El rey Chaac decidió un día que la situación se había normalizado lo suficiente para permitir adoptar a Doc y a sus hombres como hijos de la tribu.

Después les enseñaría el origen del oro.

La ceremonia se celebró en la pirámide.

Puesto que Doc y sus amigos serían mayas honorarios, era necesario que vistiesen trajes de fiesta del país.

El rey Chaac suministró los vestidos tradicionales.

Estos consistían en unos mantos de gruesa fibra entretejida con hilos de oro, cintos brillantes y sandalias de alto tacón.

Irían tocados simbolizando algún animal. Por las espaldas les colgaban collares de flores.

Ham dirigió una mirada a Monk y prorrumpió en una sonora carcajada.

—¡Si tuviera un organillo para llevarte conmigo! —observó.

Dado que las pistolas no armonizaban con la indumentaria, las dejaron en la casa. No parecía amenazarles ningún peligro.

El pueblo entero se congregó en la pirámide para asistir a la ceremonia.

Los mayas vestían idénticos trajes que Doc y sus compañeros; algunos llevaban además una armadura de algodón, rellena de arena.

Los que se protegían con armadura también llevaban lanzas y porras.

Doc observó que Kayab y sus secuaces no se veían por ninguna parte. No sospechó que el jefe de los guerreros pudiese causar ningún daño.

Sus cincuenta hombres formaban una minoría fácil de vencer si llegaban a intentar alguna fechoría.

Empezaron los ritos de la ceremonia.

Primero pintaron de azul los rostros de Doc y de sus hombres. Y sobre los brazos pintaron nuevos símbolos de otros colores.

Les ofrecieron después algunos alimentos a los que daban una importancia ceremonial.
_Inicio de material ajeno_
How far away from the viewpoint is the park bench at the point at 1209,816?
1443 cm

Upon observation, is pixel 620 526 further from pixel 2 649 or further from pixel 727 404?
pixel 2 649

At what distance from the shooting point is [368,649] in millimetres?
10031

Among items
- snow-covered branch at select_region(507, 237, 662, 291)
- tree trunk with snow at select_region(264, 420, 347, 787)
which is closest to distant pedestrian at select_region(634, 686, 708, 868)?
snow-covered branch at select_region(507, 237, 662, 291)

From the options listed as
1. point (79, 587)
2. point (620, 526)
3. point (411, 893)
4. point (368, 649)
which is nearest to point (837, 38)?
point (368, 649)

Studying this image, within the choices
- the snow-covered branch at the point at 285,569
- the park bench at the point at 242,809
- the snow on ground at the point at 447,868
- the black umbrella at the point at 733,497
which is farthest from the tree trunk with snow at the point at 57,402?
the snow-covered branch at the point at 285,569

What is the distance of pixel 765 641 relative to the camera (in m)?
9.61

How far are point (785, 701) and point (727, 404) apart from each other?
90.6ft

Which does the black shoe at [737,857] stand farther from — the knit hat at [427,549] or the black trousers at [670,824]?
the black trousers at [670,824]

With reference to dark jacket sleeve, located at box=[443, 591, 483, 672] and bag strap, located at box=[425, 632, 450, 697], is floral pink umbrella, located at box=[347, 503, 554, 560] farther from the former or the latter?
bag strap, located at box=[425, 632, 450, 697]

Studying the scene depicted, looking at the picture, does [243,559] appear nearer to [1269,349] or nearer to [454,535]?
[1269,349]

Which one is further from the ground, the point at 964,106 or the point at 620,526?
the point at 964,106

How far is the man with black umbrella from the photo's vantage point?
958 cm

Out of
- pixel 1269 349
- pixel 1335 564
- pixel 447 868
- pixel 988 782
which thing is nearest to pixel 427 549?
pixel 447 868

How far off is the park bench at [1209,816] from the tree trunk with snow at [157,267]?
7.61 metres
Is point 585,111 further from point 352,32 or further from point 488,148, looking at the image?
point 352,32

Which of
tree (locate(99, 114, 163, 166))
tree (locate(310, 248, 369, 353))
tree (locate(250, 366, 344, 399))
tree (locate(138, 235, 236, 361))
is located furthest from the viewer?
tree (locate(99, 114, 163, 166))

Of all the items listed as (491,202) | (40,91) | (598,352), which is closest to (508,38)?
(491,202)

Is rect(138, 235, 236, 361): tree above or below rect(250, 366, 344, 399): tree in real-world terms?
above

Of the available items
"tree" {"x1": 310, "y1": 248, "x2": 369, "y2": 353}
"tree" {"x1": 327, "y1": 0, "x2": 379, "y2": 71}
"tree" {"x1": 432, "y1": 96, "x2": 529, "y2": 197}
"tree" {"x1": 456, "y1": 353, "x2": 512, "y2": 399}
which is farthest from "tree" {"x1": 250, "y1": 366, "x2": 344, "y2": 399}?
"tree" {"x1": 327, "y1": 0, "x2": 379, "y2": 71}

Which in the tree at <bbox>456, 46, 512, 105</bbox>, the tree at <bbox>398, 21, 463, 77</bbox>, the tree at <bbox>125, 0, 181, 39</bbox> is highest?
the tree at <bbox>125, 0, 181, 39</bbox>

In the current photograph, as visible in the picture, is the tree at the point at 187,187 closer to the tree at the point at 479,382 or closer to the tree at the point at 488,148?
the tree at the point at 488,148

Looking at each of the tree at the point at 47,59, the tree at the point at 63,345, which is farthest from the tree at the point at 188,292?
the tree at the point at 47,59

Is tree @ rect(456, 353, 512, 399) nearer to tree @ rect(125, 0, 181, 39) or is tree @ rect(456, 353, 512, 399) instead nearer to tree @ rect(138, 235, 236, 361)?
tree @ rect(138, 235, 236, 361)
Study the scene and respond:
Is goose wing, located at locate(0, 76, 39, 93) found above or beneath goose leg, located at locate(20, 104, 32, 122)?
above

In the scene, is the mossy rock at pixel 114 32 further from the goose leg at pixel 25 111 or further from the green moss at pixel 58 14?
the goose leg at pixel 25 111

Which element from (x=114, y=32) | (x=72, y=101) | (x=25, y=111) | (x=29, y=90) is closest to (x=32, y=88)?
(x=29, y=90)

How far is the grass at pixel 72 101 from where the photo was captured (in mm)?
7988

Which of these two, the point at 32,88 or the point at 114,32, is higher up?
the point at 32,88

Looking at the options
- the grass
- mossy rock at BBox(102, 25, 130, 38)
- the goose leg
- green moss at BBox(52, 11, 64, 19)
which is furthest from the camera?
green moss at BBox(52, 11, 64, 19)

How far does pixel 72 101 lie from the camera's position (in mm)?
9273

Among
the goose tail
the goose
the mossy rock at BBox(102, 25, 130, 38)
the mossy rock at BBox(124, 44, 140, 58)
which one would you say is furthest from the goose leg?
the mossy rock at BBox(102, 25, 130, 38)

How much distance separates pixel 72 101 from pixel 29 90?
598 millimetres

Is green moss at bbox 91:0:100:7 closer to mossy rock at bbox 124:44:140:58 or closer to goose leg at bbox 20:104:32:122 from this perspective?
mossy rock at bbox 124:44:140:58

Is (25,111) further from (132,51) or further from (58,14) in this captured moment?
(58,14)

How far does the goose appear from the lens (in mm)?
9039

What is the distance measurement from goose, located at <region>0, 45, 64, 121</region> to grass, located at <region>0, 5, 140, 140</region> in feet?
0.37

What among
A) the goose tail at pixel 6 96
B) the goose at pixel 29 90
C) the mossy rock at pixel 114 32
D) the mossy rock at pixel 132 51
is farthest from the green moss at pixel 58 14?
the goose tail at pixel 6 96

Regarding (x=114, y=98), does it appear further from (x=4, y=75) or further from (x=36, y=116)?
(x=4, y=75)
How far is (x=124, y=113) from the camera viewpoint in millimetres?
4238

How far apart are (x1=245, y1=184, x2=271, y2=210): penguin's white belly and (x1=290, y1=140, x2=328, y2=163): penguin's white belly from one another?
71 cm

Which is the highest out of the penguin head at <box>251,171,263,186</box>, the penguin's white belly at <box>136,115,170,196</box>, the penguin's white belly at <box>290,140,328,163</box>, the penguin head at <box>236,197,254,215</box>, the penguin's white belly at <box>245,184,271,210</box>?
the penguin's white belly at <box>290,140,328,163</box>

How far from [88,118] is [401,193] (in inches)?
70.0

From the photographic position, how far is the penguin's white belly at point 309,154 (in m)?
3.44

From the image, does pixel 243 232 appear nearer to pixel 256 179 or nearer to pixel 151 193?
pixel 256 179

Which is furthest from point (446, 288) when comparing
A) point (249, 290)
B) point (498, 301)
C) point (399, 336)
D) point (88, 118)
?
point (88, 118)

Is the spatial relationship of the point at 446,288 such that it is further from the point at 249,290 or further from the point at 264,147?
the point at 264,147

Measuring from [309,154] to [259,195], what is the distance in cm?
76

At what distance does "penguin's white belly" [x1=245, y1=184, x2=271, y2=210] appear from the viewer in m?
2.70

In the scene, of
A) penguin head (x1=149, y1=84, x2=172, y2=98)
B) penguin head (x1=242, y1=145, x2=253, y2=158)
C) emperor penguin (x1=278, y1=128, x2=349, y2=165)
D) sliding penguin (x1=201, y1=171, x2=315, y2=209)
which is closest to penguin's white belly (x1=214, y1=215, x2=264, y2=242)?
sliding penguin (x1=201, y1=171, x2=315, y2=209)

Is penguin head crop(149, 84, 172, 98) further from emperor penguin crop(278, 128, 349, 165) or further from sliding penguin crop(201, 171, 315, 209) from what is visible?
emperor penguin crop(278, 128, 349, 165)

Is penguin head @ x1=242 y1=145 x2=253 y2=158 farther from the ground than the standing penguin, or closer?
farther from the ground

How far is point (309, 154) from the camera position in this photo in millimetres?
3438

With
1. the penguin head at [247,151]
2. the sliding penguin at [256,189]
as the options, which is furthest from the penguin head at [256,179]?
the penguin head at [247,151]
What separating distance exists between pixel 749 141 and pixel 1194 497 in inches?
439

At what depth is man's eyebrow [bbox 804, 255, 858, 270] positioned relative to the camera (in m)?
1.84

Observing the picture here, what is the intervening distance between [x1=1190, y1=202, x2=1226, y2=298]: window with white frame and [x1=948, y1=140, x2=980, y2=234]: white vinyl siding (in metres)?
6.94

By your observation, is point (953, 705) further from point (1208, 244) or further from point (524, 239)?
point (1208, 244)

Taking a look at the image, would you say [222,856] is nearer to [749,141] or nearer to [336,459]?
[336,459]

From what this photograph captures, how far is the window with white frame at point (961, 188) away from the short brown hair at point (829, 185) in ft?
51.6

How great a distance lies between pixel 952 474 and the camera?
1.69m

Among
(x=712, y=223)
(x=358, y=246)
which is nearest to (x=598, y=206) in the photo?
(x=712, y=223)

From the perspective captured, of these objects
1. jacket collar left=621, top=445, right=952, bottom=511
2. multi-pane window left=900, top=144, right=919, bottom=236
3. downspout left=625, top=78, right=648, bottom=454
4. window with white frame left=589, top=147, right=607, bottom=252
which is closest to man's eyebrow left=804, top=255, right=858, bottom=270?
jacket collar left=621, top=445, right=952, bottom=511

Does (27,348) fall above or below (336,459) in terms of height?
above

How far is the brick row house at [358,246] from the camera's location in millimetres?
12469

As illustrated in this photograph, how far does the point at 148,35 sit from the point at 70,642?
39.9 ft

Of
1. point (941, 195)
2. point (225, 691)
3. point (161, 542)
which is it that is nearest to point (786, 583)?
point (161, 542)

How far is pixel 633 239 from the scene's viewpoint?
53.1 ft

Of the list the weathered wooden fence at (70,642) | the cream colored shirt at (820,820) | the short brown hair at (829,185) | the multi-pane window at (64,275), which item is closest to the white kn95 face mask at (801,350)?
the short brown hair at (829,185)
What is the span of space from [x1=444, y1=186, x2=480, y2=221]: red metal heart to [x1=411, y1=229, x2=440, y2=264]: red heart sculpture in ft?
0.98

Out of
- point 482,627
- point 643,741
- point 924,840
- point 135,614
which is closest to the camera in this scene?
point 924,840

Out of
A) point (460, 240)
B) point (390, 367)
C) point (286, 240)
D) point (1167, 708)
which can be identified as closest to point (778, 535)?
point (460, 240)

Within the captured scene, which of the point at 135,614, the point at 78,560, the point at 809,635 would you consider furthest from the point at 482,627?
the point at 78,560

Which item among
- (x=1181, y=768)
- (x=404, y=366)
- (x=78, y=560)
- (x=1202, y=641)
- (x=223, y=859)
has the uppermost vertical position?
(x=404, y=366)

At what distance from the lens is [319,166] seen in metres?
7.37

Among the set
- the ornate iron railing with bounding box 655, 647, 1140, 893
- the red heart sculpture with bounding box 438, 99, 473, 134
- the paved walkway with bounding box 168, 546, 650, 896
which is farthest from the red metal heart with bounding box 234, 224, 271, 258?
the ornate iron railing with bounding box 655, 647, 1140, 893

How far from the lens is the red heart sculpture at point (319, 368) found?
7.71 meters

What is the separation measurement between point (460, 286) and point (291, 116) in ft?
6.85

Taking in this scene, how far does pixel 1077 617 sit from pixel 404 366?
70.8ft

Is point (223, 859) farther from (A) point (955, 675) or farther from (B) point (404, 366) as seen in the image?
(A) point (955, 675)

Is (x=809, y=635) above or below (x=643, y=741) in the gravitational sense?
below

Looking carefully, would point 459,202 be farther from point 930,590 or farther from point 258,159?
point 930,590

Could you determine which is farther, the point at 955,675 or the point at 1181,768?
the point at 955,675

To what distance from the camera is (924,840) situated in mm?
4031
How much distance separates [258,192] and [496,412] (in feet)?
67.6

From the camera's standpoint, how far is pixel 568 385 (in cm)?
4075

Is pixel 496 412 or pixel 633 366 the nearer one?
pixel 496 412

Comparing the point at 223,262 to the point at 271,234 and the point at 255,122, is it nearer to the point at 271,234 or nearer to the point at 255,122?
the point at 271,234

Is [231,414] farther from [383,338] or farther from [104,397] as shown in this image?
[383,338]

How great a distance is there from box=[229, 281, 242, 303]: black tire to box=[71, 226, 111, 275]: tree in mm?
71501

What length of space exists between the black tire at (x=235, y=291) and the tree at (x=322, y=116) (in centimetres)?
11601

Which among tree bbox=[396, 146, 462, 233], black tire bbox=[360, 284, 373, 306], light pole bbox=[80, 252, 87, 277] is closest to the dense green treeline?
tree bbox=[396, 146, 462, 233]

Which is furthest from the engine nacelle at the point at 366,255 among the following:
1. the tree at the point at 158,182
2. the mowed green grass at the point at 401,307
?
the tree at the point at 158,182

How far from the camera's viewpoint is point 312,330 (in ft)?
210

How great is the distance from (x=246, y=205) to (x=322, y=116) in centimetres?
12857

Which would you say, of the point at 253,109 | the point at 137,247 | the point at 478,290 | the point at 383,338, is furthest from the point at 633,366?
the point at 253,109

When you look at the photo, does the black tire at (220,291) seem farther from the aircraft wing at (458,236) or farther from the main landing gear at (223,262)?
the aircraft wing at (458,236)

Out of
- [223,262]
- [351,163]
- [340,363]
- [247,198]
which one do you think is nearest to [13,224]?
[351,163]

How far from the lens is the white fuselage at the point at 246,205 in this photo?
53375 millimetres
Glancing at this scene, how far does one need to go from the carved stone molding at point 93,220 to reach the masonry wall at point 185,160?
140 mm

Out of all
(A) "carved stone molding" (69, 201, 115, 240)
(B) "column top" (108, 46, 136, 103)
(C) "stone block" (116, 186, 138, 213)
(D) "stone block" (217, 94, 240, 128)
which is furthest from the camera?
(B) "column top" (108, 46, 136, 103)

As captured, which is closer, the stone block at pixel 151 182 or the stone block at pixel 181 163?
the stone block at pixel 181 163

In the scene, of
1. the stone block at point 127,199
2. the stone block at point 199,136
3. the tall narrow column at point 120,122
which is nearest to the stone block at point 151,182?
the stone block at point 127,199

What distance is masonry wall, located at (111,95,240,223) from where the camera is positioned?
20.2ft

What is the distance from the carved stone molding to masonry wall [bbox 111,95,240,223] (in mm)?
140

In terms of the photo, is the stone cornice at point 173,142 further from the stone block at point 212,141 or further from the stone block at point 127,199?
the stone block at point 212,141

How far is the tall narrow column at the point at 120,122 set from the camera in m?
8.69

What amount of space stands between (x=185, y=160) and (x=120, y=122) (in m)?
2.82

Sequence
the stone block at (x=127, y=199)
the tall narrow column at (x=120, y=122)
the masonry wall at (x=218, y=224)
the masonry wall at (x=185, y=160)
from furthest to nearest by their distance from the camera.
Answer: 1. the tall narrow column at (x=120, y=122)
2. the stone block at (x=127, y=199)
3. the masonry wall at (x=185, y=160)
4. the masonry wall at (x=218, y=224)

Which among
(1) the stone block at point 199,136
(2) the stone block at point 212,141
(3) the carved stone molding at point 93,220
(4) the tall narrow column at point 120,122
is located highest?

Bebieron miel de las extrañas abejas de Centro América, que la almacenan en líquido en la colmena, en vez de en panales.

Luego, alola, una bebida de maíz, guardada en jarros.

En la cima de la pirámide ardía incienso en un enorme pebetero.

La población entera, sentada en filas en torno a la pirámide, entonaba un cántico suave y rítmico, repitiendo ciertas palabras.

Unos músicos tañían unos instrumentos, produciendo unos sonidos agradables.

La ceremonia llegaba a su punto culminante; al momento en que conducirían a Doc y a sus amigos a lo alto de la pirámide, llevando tributos de incienso para el gran incensario e imágenes del dios Kukulcan para ofrecerlas a los pies de la estatua mayor.

Era necesario, explicó el soberano, subir de rodillas los escalones.

Las mujeres mayas participaban también en los ritos de la gran ceremonia.

La mayoría eran muy atractivas con sus mantos y ceñidores.

Llegó el momento en que Doc y sus amigos empezaron a ascender la larga línea de escalones. Era difícil balancearse sobre las rodillas.